Dual Mechanisms for APOBEC3 Suppression by HIV-1 Vif

HIV-1 Vif 抑制 APOBEC3 的双重机制

• 批准号: 9133101
• 负责人: Brett D Anderson
• 金额: $ 3.11万
• 依托单位: UNIVERSITY OF MINNESOTA
• 依托单位国家: 美国
• 财政年份: 2015
• 资助国家: 美国
• 起止时间: 2015-08-01 至 2017-07-31
• 项目状态: 已结题
• 来源: https://reporter.nih.gov/project-details/9133101
• 关键词: Antiviral Agents; Antiviral Therapy; Binding; Biochemical Genetics; CD4 Positive T Lymphocytes; Cell Line; Cell physiology; Cells; ChIP-seq; Complex; Couples; DNA Binding; Data; Dimerization; Down-Regulation; Enzymes; Fellowship; Gene Expression; Genes; Genetic Transcription; Genetic study; HIV-1; Homeostasis; Human; Immune; In Situ Hybridization; Infection; Knock-out; Light; Macaca mulatta; Mediating; Messenger RNA; Modeling; Outcome; Pathogenesis; Pathway interactions; Polyubiquitination; Primary Infection; Process; Proteins; RUNX1 gene; Rationalization; Regulation; SIV; Site; Subfamily lentivirinae; Surface; T-Cell Development; T-Lymphocyte; Testing; Tissues; Tonsillar Tissue; Transcriptional Regulation; Viral; Viral Pathogenesis; Virus Replication; Work; bone; cofactor; immune function; in vivo; knock-down; novel; overexpression; prevent; protein degradation; public health relevance; research study; transcription factor; ubiquitin ligase; ubiquitin-protein ligase

 DESCRIPTION (provided by applicant): HIV-1 and nearly all other lentiviruses encode an accessory protein termed viral infectivity factor (Vif) that is required for productive viral replication and pathogenesis in vivo. Vif functions canonically to overcome restriction by the cellular APOBEC3 (A3) proteins by triggering their polyubiquitination and degradation through an E3 ubiquitin ligase complex. We recently identified the transcription factor CBFß as a Vif cofactor required for the assembly and function of this E3 ubiquitin ligase complex. CBFß is expressed in CD4+ T cells and functions by heterodimerizing with the DNA binding RUNX transcription factors to regulate expression of genes involved in T cell development and immune function. My preliminary knockdown and knockout experiments indicate that CBFß is a positive regulator of A3 transcription in T cells. Ablating CBFß function suppresses A3 gene transcription and causes a concomitant increase in Vif-deficient HIV-1 infectivity.

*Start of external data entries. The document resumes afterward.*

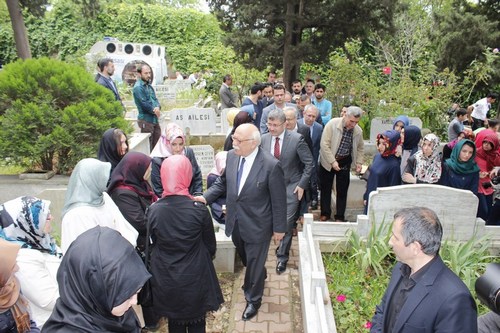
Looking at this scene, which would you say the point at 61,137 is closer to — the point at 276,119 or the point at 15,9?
the point at 276,119

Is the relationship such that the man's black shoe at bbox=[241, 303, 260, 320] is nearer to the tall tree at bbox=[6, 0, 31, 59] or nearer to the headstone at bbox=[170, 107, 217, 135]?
the headstone at bbox=[170, 107, 217, 135]

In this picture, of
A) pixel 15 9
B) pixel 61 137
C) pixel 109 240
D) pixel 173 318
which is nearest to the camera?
pixel 109 240

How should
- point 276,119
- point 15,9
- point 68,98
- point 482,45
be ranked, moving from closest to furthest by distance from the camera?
point 276,119 < point 68,98 < point 15,9 < point 482,45

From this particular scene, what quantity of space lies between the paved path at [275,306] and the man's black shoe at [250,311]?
35 mm

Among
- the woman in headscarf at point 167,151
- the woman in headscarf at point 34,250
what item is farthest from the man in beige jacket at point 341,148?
the woman in headscarf at point 34,250

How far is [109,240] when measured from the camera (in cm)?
180

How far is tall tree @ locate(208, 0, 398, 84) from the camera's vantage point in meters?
10.6

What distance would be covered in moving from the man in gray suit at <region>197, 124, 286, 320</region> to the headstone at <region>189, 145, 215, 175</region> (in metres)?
3.31


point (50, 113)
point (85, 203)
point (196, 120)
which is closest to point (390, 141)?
point (85, 203)

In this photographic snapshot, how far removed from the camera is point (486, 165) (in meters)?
5.06

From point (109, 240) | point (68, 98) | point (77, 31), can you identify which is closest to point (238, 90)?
point (68, 98)

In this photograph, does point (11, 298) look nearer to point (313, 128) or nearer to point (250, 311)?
point (250, 311)

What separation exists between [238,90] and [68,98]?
8.18m

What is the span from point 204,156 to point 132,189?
3828mm
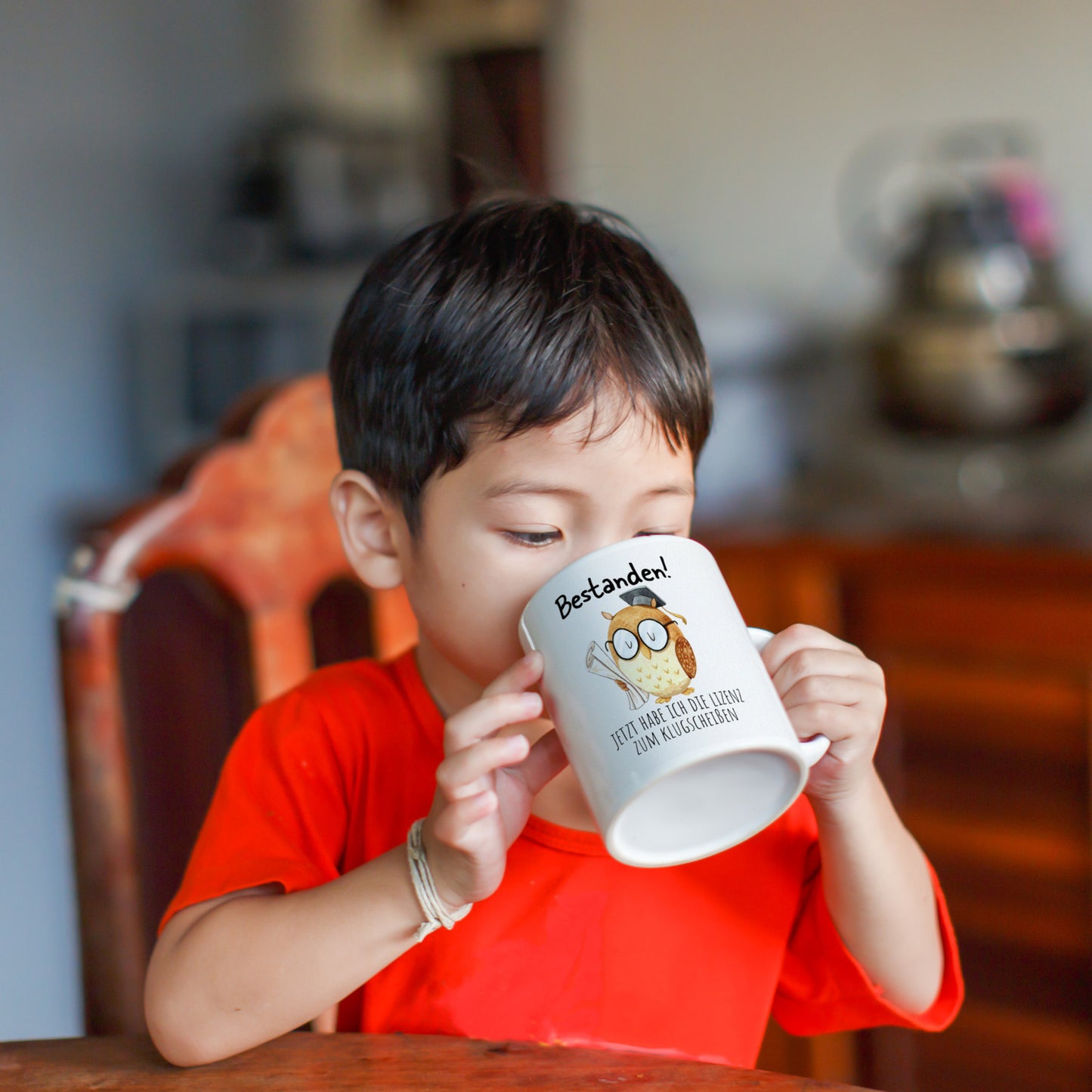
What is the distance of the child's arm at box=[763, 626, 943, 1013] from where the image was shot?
57 centimetres

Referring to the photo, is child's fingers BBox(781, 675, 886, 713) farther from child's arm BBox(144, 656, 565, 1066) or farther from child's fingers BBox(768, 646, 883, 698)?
child's arm BBox(144, 656, 565, 1066)

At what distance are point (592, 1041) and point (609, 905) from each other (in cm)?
8

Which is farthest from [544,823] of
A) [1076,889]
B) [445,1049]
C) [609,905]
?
[1076,889]

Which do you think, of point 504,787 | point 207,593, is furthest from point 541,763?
point 207,593

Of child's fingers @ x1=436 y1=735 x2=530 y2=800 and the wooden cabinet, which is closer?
child's fingers @ x1=436 y1=735 x2=530 y2=800

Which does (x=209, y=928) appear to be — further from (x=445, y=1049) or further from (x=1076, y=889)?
(x=1076, y=889)

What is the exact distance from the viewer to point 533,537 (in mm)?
588

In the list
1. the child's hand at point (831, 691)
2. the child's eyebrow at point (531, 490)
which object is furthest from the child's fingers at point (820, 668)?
the child's eyebrow at point (531, 490)

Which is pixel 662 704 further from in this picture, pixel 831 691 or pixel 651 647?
pixel 831 691

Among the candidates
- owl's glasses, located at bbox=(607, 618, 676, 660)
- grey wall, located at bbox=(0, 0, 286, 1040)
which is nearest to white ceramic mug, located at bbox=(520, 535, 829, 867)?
owl's glasses, located at bbox=(607, 618, 676, 660)

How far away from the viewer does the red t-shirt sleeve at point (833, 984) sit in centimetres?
69

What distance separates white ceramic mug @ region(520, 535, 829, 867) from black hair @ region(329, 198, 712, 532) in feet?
0.43

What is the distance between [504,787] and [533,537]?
13 cm

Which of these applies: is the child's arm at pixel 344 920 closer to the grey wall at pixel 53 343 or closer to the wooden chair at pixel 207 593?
the wooden chair at pixel 207 593
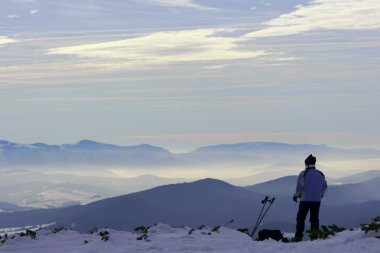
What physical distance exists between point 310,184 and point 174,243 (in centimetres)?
501

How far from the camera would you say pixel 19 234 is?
22188 millimetres

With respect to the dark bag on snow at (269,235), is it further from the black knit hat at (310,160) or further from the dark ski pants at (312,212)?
the black knit hat at (310,160)

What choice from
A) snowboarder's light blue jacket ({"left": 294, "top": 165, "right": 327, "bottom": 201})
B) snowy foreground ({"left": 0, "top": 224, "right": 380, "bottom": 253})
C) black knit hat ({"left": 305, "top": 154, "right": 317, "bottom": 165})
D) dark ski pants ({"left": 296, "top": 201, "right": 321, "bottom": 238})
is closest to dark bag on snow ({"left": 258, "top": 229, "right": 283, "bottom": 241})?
dark ski pants ({"left": 296, "top": 201, "right": 321, "bottom": 238})

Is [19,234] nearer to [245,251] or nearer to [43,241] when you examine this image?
[43,241]

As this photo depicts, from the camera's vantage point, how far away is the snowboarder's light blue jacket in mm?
21156

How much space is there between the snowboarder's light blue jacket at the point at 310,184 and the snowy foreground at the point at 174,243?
219cm

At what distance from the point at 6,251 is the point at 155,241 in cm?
410

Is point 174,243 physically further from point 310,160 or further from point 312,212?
point 310,160

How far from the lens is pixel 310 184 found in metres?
21.2

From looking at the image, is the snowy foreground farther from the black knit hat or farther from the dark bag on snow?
the black knit hat

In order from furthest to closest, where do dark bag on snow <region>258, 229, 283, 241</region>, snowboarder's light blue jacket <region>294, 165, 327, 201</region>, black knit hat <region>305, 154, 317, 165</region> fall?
dark bag on snow <region>258, 229, 283, 241</region> < black knit hat <region>305, 154, 317, 165</region> < snowboarder's light blue jacket <region>294, 165, 327, 201</region>

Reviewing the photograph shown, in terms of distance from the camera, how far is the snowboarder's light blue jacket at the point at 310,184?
69.4ft

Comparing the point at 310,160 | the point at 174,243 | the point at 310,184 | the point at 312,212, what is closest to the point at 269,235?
the point at 312,212

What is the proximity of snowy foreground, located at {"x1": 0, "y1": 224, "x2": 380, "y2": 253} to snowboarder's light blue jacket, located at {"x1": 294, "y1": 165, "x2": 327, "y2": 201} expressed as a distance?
2.19 meters
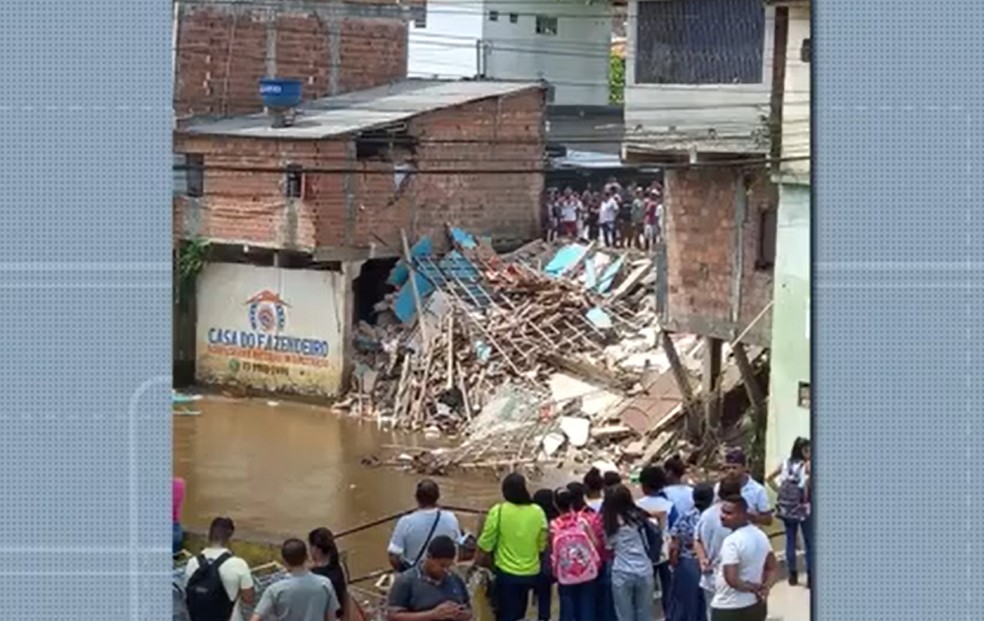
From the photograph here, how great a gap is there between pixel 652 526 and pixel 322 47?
7084 mm

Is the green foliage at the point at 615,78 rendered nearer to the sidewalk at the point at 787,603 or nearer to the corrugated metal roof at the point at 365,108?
the corrugated metal roof at the point at 365,108

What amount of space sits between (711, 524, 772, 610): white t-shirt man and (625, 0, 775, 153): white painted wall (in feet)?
8.42

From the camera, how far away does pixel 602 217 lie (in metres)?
16.0

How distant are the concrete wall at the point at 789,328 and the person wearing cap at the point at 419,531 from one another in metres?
1.28

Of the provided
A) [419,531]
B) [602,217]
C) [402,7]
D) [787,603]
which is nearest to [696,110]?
[419,531]

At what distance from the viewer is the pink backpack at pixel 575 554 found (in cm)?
560

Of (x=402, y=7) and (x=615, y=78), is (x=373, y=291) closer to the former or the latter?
(x=402, y=7)

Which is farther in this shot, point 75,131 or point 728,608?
point 728,608

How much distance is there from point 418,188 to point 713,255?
4892 mm

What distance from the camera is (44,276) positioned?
388 centimetres

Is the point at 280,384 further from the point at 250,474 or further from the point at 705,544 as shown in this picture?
the point at 705,544

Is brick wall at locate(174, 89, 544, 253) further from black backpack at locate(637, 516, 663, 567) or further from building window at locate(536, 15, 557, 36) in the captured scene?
black backpack at locate(637, 516, 663, 567)

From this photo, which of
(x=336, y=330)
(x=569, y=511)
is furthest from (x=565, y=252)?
(x=569, y=511)

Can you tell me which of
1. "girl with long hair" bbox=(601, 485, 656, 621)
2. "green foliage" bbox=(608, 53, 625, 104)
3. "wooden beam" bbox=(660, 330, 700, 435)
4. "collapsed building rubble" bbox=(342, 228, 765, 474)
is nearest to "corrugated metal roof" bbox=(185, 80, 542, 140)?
"green foliage" bbox=(608, 53, 625, 104)
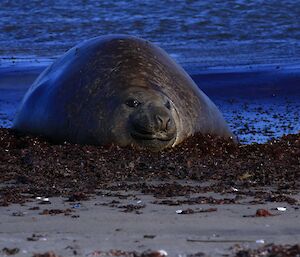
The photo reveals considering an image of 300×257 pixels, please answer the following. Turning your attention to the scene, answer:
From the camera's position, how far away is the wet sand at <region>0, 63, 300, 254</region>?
4766 mm

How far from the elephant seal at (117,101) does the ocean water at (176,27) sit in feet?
19.7

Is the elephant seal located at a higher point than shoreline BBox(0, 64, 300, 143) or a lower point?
higher

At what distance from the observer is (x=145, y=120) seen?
28.1 ft

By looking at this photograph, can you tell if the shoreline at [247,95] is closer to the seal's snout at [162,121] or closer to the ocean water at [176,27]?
the ocean water at [176,27]

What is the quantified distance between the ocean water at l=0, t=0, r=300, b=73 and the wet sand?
25.1 ft

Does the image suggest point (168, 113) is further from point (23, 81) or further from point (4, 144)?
point (23, 81)

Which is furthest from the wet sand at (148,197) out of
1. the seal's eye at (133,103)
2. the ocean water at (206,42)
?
the ocean water at (206,42)

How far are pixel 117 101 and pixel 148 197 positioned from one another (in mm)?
2785

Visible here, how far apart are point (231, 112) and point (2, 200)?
6.61 m

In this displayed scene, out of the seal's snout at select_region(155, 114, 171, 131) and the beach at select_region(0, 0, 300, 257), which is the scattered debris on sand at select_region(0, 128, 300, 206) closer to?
the beach at select_region(0, 0, 300, 257)

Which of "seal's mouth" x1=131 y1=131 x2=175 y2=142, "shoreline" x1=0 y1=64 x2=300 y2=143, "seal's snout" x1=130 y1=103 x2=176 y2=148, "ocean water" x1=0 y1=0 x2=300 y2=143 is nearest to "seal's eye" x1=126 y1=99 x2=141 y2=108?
"seal's snout" x1=130 y1=103 x2=176 y2=148

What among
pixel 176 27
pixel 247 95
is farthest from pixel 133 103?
pixel 176 27

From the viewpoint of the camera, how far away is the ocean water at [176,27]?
18.2 meters

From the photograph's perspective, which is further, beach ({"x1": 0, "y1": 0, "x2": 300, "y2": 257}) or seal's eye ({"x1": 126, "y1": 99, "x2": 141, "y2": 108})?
seal's eye ({"x1": 126, "y1": 99, "x2": 141, "y2": 108})
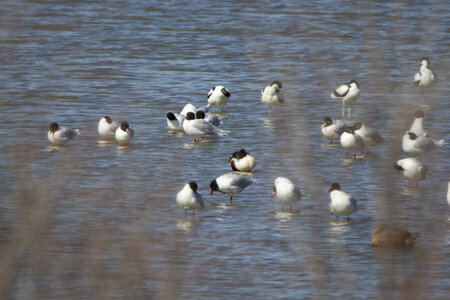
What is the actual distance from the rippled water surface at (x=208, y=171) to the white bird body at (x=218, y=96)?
0.48 m

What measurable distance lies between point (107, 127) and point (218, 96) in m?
4.04

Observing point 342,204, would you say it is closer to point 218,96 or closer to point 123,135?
point 123,135

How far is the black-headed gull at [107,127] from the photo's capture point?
19.7 m

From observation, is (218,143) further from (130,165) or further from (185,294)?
(185,294)

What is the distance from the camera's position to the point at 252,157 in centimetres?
1697

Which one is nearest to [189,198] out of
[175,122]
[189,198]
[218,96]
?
[189,198]

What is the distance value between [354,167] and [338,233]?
4.72m

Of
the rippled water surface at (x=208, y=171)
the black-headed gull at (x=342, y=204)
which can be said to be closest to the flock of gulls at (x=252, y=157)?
the black-headed gull at (x=342, y=204)

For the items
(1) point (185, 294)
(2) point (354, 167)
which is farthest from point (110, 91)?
(1) point (185, 294)

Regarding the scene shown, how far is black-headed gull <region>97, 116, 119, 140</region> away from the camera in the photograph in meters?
19.7

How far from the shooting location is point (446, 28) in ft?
104

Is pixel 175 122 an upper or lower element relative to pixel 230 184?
upper

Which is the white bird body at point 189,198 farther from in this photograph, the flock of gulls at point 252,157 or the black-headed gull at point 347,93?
the black-headed gull at point 347,93

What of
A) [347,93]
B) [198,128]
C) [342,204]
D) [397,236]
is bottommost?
[397,236]
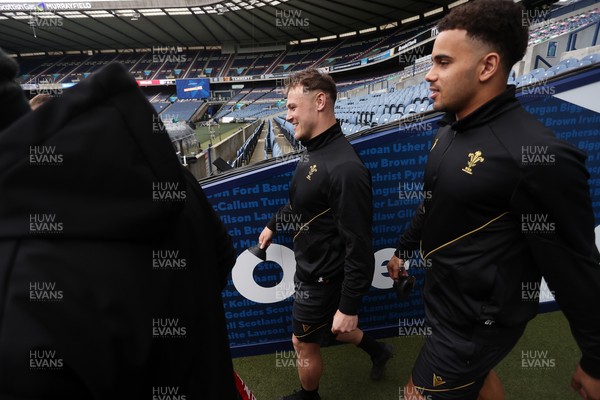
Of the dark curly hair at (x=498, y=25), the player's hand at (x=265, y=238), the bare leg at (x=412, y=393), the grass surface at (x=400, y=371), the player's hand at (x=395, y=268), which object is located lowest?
the grass surface at (x=400, y=371)

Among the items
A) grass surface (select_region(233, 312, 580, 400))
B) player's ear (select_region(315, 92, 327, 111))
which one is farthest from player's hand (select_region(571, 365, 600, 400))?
player's ear (select_region(315, 92, 327, 111))

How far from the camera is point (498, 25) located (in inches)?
42.4

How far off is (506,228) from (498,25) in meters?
0.68

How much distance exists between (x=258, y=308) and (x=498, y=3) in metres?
2.30

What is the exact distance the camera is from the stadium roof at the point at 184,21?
28844 millimetres

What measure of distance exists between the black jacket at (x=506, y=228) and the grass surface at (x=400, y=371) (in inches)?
45.4

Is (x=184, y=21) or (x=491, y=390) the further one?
(x=184, y=21)

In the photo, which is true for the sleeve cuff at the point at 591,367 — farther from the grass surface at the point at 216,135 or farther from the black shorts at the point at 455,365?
the grass surface at the point at 216,135

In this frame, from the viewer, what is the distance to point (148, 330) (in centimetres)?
56

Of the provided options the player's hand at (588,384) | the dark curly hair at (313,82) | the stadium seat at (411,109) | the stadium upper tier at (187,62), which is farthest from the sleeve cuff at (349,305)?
the stadium upper tier at (187,62)

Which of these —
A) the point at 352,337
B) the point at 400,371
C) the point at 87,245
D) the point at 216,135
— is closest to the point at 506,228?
the point at 87,245

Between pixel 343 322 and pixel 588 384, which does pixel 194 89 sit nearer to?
pixel 343 322

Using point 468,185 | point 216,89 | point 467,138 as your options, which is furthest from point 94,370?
point 216,89

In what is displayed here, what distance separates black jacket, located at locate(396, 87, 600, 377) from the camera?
3.22 feet
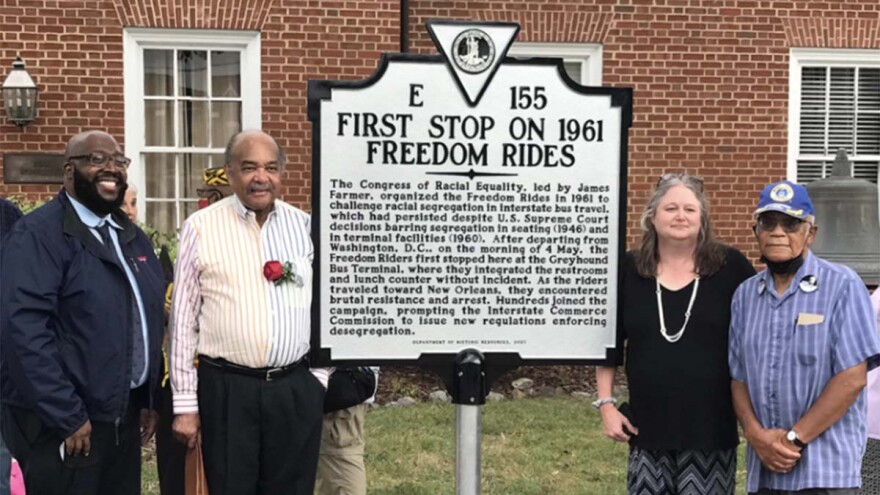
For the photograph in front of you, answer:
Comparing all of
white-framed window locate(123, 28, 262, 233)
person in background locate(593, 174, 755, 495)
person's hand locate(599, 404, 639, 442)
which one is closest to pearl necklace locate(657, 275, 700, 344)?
person in background locate(593, 174, 755, 495)

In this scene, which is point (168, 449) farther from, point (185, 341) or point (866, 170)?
point (866, 170)

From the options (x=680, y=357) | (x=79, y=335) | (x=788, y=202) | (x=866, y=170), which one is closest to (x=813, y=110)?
(x=866, y=170)

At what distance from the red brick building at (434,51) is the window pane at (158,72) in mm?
11

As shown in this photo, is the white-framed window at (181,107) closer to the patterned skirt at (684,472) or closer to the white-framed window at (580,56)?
the white-framed window at (580,56)

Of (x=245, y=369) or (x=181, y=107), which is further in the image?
(x=181, y=107)

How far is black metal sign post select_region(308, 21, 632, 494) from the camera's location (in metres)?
3.31

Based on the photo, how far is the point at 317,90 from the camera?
128 inches

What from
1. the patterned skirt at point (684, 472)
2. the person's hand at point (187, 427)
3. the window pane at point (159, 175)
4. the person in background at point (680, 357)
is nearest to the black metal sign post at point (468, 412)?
the person in background at point (680, 357)

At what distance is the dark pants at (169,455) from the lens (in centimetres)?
432

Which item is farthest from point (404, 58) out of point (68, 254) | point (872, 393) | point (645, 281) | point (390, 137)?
point (872, 393)

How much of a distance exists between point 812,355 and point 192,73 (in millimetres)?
6728

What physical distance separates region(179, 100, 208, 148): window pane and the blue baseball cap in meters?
6.35

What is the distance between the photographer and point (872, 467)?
13.6 ft

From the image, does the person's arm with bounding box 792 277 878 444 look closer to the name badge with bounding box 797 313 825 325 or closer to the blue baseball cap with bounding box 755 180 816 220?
the name badge with bounding box 797 313 825 325
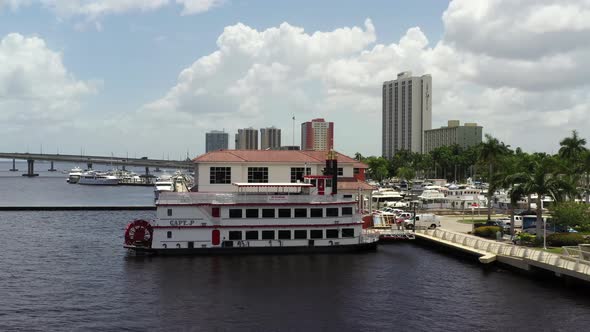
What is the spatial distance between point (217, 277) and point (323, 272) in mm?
9851

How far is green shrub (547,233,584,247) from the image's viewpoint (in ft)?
188

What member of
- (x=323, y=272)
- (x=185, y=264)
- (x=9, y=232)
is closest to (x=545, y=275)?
(x=323, y=272)

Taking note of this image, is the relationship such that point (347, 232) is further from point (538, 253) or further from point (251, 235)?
point (538, 253)

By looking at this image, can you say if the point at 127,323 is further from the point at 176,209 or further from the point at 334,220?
the point at 334,220

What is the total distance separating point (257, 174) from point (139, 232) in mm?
18286

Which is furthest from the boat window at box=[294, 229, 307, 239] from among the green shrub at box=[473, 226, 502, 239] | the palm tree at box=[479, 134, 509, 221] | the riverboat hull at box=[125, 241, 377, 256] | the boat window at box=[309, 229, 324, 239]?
the palm tree at box=[479, 134, 509, 221]

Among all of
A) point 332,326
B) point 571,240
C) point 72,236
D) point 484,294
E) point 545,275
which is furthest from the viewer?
point 72,236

I hypothesize that CBFß/RUNX complexes directly stimulate A3 gene transcription and that Vif disrupts this process by hijacking CBFß to form the Vif/CBFß E3 ubiquitin ligase complex that degrades A3 proteins. Thus, Vif efficiently couples two independent and highly complementary mechanisms to suppress A3 antiviral activity. The studies proposed here will test this potentially paradigm-shifting hypothesis, and could provide an elegant evolutionary rationalization for why Vif hijacks CBFß as opposed to any other cellular protein.

 描述（由申请人提供）：HIV-1和几乎所有其他慢病毒编码一种称为病毒感染因子（Vif）的辅助蛋白，该蛋白是体内病毒复制和致病所必需的。Vif的典型功能是通过E3泛素连接酶复合物触发细胞APOBEC 3（A3）蛋白的多聚泛素化和降解来克服其限制。我们最近确定了转录因子CBF 3作为一个Vif辅因子所需的装配和功能的E3泛素连接酶复合物。CBF在CD 4 + T细胞中表达，并通过与DNA结合RUNX转录因子异二聚化来调节参与T细胞发育和免疫功能的基因的表达。我的初步敲除和敲除实验表明，CBF β是T细胞中A3转录的正调节因子。抑制CBF 3功能抑制A3基因转录并导致Vif缺陷型HIV-1感染性的伴随增加。我假设CBF 3/RUNX复合物直接刺激A3基因转录，Vif通过劫持CBF 3形成Vif/CBF 3 E3泛素连接酶复合物降解A3蛋白来破坏这一过程。因此，Vif有效地将两种独立且高度互补的机制偶联以抑制A3抗病毒活性。这里提出的研究将测试这一潜在的范式转变假设，并可以为为什么Vif劫持CBF 3而不是任何其他细胞蛋白质提供一个优雅的进化合理化。